Work item => Retype every line of text in the data below word for word, leaving out the pictures.

***

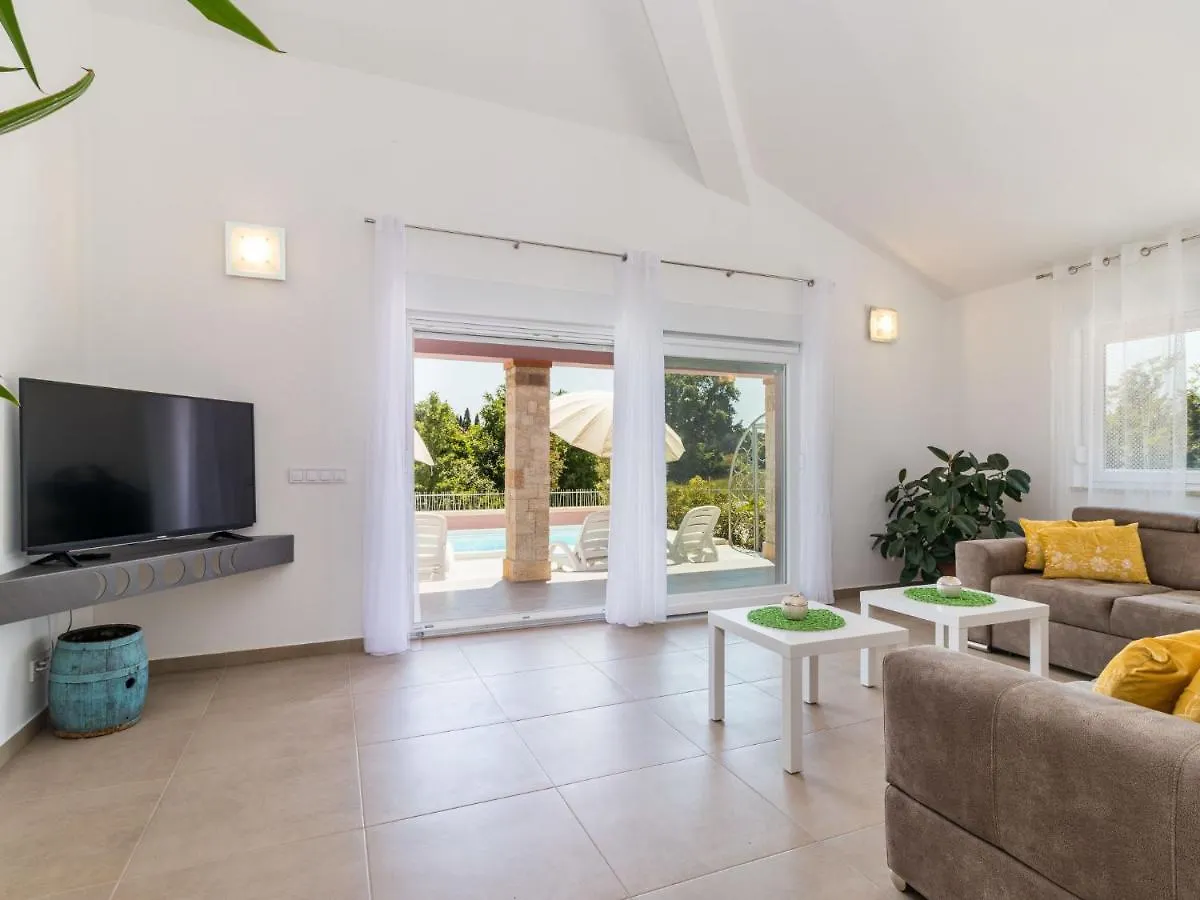 Holiday Home Mario By Interhome Svetvincenat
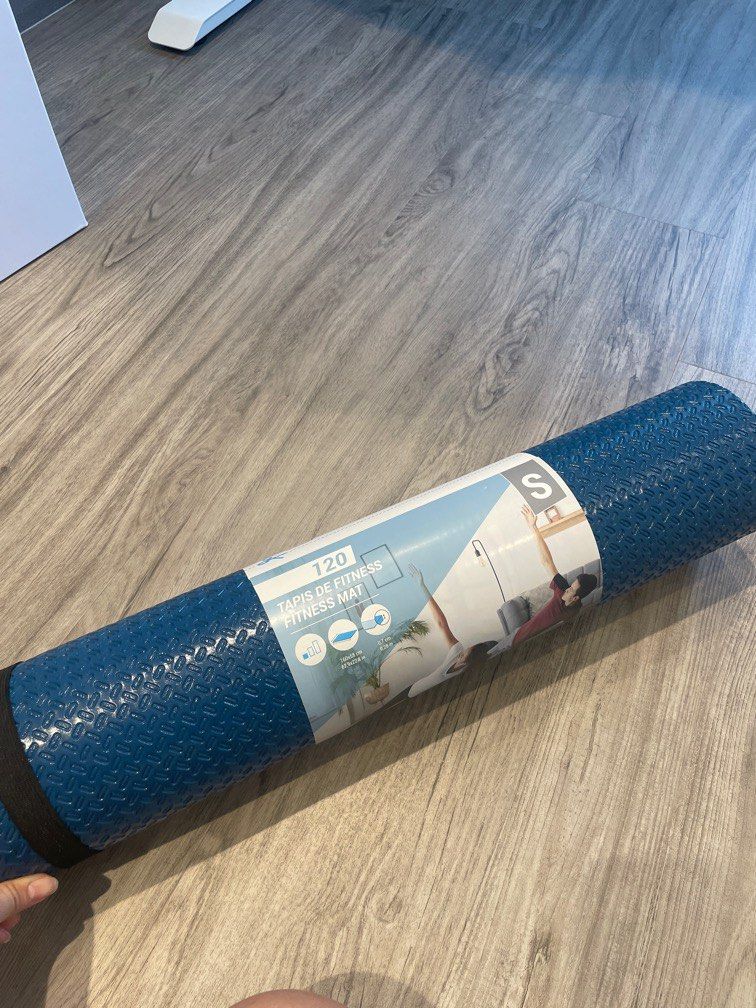 Decathlon exercise mat, Sports Equipment, Exercise & Fitness, Exercise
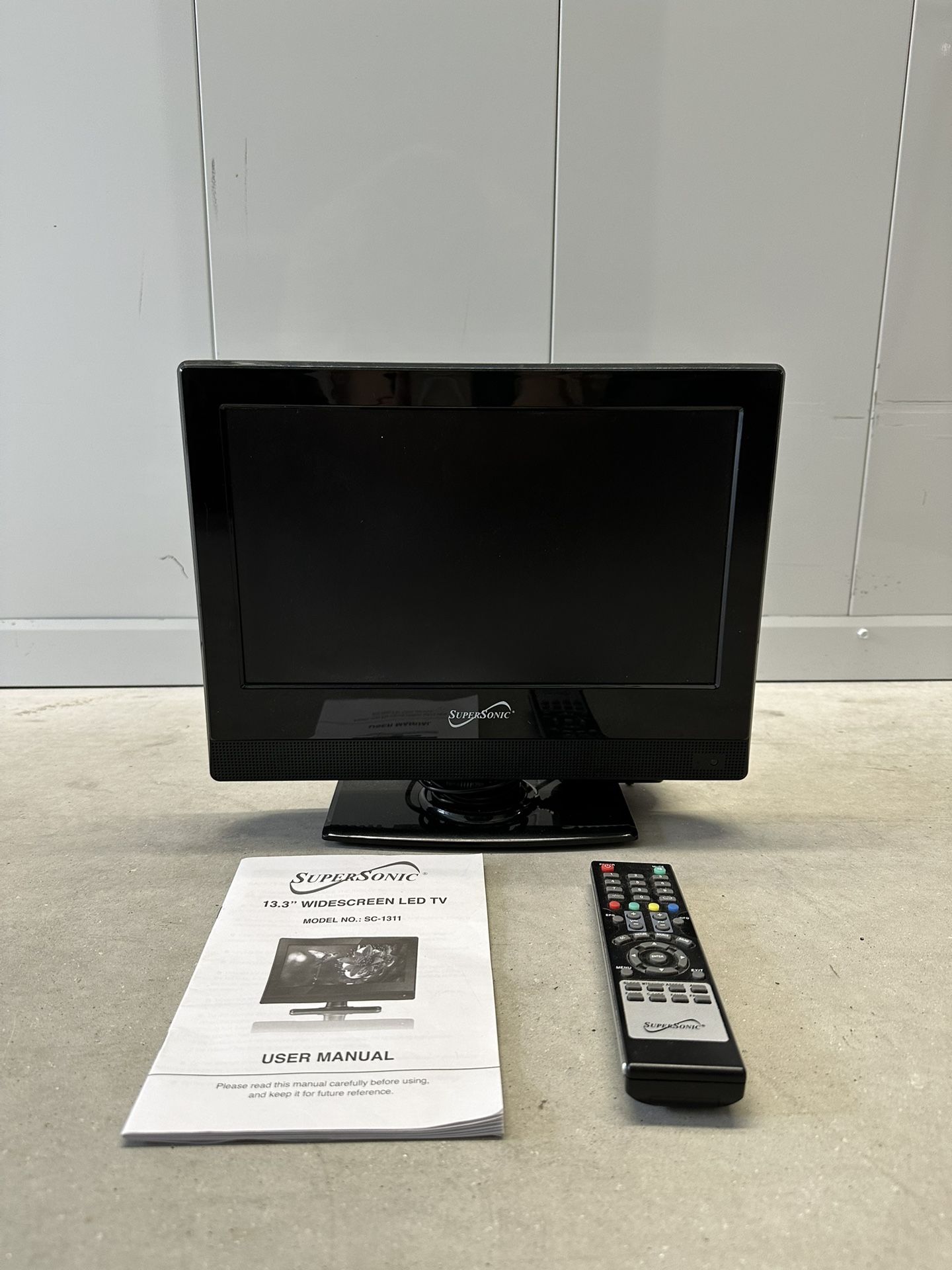 SuperSonic 13.3" Widescreen LED TV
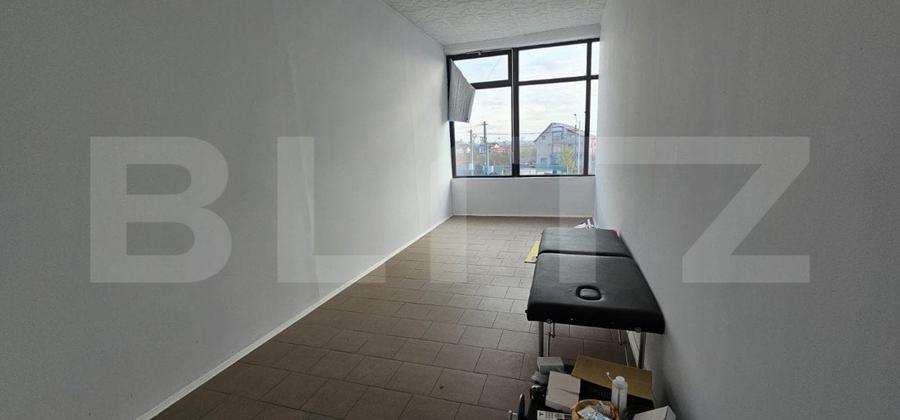 Spațiu comercial, de 800 mp, în Exterior Vest
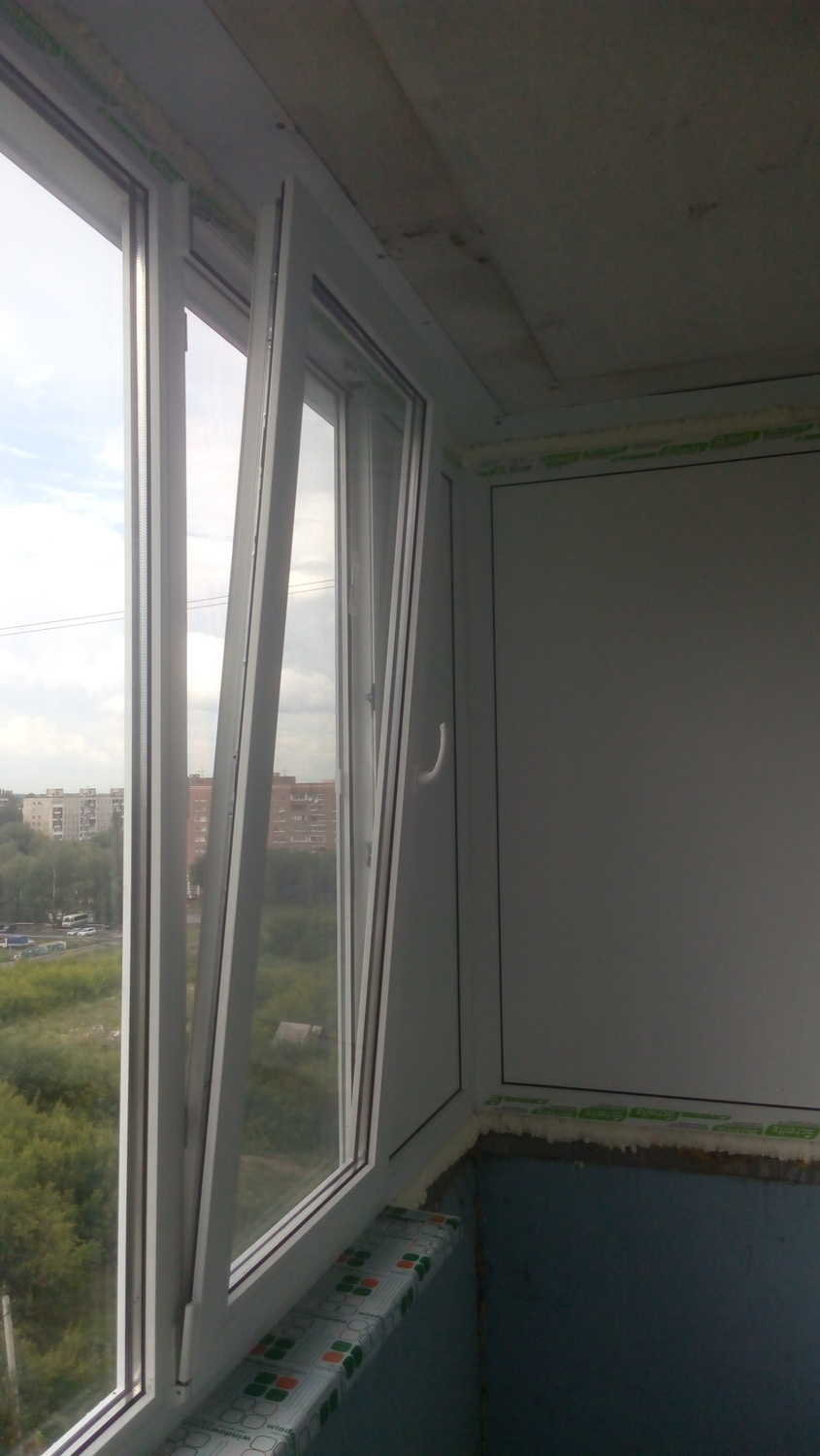 остекление балкона- вид изнутри без отделки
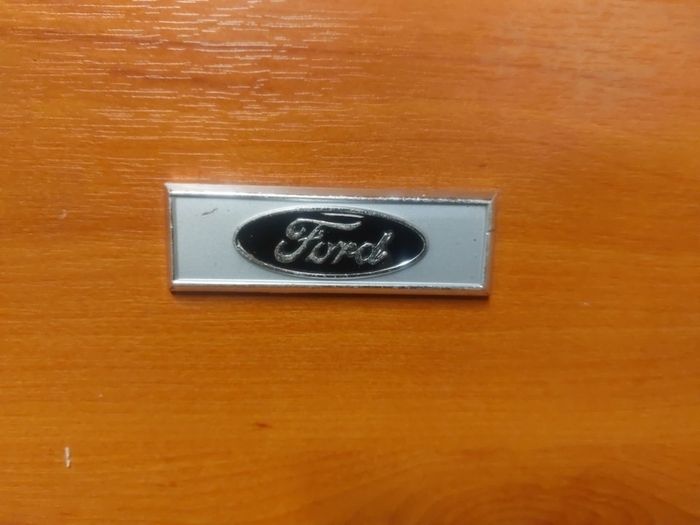 Ford badge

***

Exercise output =>
 Holiday Home Mario By Interhome Svetvincenat
 Decathlon exercise mat, Sports Equipment, Exercise & Fitness, Exercise
 SuperSonic 13.3" Widescreen LED TV
 Spațiu comercial, de 800 mp, în Exterior Vest
 остекление балкона- вид изнутри без отделки
 Ford badge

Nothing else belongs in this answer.